Wednesday, April 3, 2013

The Last Telegram by Liz Trenow

The Last Telegram by Liz Trenow
Sourcebooks Landmark
ISBN: 978-1402279454
Published April 2, 2013
Trade paperback, 416 pages

Set in England, we follow Lily, an elderly woman having just lost her husband of fifty-five years, who now dares to allow herself to reminisce to the time when she was a young woman weaving colorful silk in her father's mill while her country was at the brink of WWII. It was an emotional time of great loss for Lily who has carried guilt for years and never disclosed any of her past life with her children or grandchildren. It's a story about independence, forbidden love, the losses of war and learning to forgive oneself of past mistakes. Most of the novel takes place in the past and once that story took off I became very absorbed in this book.

The author's family have been silk weavers for nearly 300 years and her first-hand knowledge of silk weaving is obvious as she describes the process, which is fascinating, and showed how war made a difference for owners of such companies who had to improvise to stay afloat. The element of silk production also made for a very unique plot. I knew silk was a wonderful fiber but learning how strong, fine and lustrous it is, originating from silkworms that produce it to make their cocoons, increased my respect for nature's wonders.

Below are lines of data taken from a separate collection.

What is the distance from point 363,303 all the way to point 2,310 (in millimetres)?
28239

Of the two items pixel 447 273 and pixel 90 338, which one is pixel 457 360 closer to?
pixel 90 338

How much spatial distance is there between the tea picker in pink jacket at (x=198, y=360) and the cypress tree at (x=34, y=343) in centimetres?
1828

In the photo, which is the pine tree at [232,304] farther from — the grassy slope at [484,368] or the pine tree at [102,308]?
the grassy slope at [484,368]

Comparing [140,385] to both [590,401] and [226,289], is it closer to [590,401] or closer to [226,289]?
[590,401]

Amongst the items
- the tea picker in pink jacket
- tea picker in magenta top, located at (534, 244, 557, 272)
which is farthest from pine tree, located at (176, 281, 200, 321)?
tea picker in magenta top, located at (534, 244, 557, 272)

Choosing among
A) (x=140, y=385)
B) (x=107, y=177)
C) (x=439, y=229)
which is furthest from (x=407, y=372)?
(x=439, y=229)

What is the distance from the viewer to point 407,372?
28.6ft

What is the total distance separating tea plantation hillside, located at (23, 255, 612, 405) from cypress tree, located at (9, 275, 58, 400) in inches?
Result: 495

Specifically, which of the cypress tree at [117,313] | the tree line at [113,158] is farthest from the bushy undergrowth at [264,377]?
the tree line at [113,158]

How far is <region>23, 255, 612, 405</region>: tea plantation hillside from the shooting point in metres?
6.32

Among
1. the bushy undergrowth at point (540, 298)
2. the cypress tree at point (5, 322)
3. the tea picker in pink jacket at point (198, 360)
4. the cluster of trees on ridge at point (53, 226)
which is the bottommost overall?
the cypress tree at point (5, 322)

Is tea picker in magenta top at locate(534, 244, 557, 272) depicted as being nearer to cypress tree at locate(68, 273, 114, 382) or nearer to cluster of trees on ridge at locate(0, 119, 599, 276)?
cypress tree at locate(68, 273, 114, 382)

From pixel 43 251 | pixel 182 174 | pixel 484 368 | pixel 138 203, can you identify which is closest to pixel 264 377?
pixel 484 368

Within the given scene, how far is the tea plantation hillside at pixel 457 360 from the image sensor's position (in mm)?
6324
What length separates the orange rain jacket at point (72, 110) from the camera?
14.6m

Lily was a complex character, both strong and vulnerable as she navigated the yearning of youth at a time of fear and uncertainty. I liked her and her family, both for how they handled situations that came up because of the war, such as taking in three Jewish German teenaged boys who had come to England's countryside for safeguarding from the Nazis. Things became complicated when England declares war with Germany and everyone is afraid of spies. This puts the boys in danger and creates heartbreak for Lily who has fallen in love with one of them.

The romance in this novel took me back to my teenage years, and my heart broke for Lily when her love became forbidden because of the circumstances caused by the war. Her mother also suffers a nervous breakdown and she finds solace with Gwen, her friend who is also the assistant weaving floor manager at the mill. Gwen is a great character, kind, hardworking, and loyal. She is also a lesbian who hopes her relationship with Lily will become more than just friends. It doesn't.

I like the way the book ends. How the new generation--Lily's granddaughter--actually helps her grandmother heal. This book is rich in bringing out the power of relationships, whether parental, filial or romantic. The author, who has transitioned from journalistic writing to fiction, has written a stunning debut novel, which I found atmospheric, emotional, and satisfying.

Note: This book is rated P = profanity, including religious expletives and 5 f-bombs. Rated S = sexual content for a few sex scenes. Not too explicit.

Reviewed by Laura

Disclosure: Thanks to Beth Pehlke from Sourcebooks for sending me this book for review. I was not compensated in any other way, nor told how to rate or review this product.